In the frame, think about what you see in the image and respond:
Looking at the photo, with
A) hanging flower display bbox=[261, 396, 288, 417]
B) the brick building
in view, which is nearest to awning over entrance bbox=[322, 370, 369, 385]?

Requirement >> Could you convert the listing above into a Markdown table with the columns Row and Listing line, giving each non-blank line its own numbered row?

Finished task >>
| Row | Listing line |
|---|---|
| 1 | In the frame, think about what you see in the image and respond: |
| 2 | Looking at the photo, with |
| 3 | A) hanging flower display bbox=[261, 396, 288, 417] |
| 4 | B) the brick building |
| 5 | in view, which is nearest to awning over entrance bbox=[322, 370, 369, 385]? |